Новиков слушал внимательно, хвалил — в репликах его чувствовался любитель изящного. Выслушав Витберга и осмотрев чертежи, он посоветовал отбросить некоторые частности, украшения, чтобы сильнее подчеркнуть главную мысль и заставить чище звучать основную идею.
— Если необходим наружный храм, — говорил Витберг, — все камни его должны быть проникнуты общей идеей, а внутренний смысл нужно суметь вложить в каждую форму.
— Весьма несправедливо думают, — ответил Новиков, — будто наружные дарования, науки, художества препятствуют внутреннему возвышению человека. У кого есть талант, тот обязан быть верным своему призванию. Вообще поэзия и искусства, эти сестры, отнюдь не мешают, но способствуют внутреннему развитию. Пусть всякий исполняет свое. Необходима совокупность трудов и усилий всех людей — и тогда будет воздвигнут настоящий храм из целого мира. И поэтому познание самого себя есть важнейшее познание. Оно покажет нам, с чистым ли побуждением избирает душа занятие или нет. И мы нуждаемся в опыте других — они могут предостеречь, отстранить горькие испытания.

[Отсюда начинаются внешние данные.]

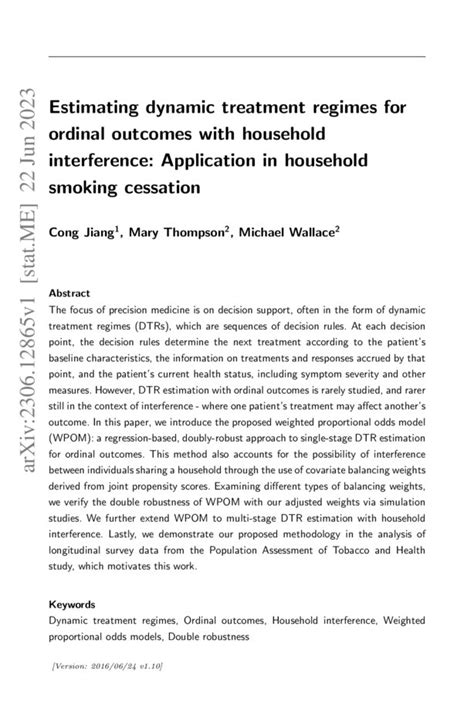 arXiv:2306.12865v1 [stat.ME] 22 Jun 2023

Estimating dynamic treatment regimes for ordinal outcomes with household interference: Application in household smoking cessation

Cong Jiang$^1$, Mary Thompson$^2$, Michael Wallace$^2$

Abstract
The focus of precision medicine is on decision support, often in the form of dynamic treatment regimes (DTRs), which are sequences of decision rules. At each decision point, the decision rules determine the next treatment according to the patient's baseline characteristics, the information on treatments and responses accrued by that point, and the patient's current health status, including symptom severity and other measures. However, DTR estimation with ordinal outcomes is rarely studied, and rarer still in the context of interference - where one patient's treatment may affect another's outcome. In this paper, we introduce the proposed weighted proportional odds model (WPOM): a regression-based, doubly-robust approach to single-stage DTR estimation for ordinal outcomes. This method also accounts for the possibility of interference between individuals sharing a household through the use of covariate balancing weights derived from joint propensity scores. Examining different types of balancing weights, we verify the double robustness of WPOM with our adjusted weights via simulation studies. We further extend WPOM to multi-stage DTR estimation with household interference. Lastly, we demonstrate our proposed methodology in the analysis of longitudinal survey data from the Population Assessment of Tobacco and Health study, which motivates this work.

Keywords
Dynamic treatment regimes, Ordinal outcomes, Household interference, Weighted proportional odds models, Double robustness

[Version: 2016/06/24 v1.10]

Новиков был полон пламенных и живых идей, по словам Витберга Гамалея не соглашался с ним, он полагал, что «наружные занятия» могут принести в жертву «высшее», отвлечь человека, занять его суетными мирскими помыслами.
В кратких словах Новиков изложил Витбергу свою историю. Он работал с друзьями на пользу образования в России. Успехи Типографической компании вызвали зависть и привлекли общее внимание. Свое желание разрушить успешно начатое дело враги его подкрепили подозрениями насчет избрания Павла протектором компании, то есть обвинили в преследовании политических видов. Клевета достигла цели — Новиков попал в крепость. Лишь после смерти Екатерины II он возвратился в Авдотьино.
Этим старикам чужда была праздность. Гамалея переводил с немецкого и латинского языков религиозные книги, Новиков читал, кое-что записывал, занимался переплетом книг. В его библиотеке стояло полсотни томов, собственноручно им переплетенных.
— Вот сколько труда мною положено, — сказал он Витбергу. — Но с искренней скорбью вижу, что некому завещать все это, некому передать мысли для завершения начатого.
Витберг провел в Авдотьине несколько дней и после приезжал еще дважды. Новиков согласился позировать ему для портрета, и Витберг написал его. Гамалея же наотрез отказался.
Конец 1813 года принес Новикову большие тревоги. Он сообщал одному из своих корреспондентов: «Вы, может быть, не поверите, что я в 1792 году, когда меня взяли в постели и повезли, был гораздо спокойнее, нежели ныне. Тогда была надежда и уверения, что я один страдать буду, а ныне нет надежды, и я видел перед собой пропасть, в кою повергнуться должны не один я, но все семейство и живущие со мною друзья, что раздирало сердце мое».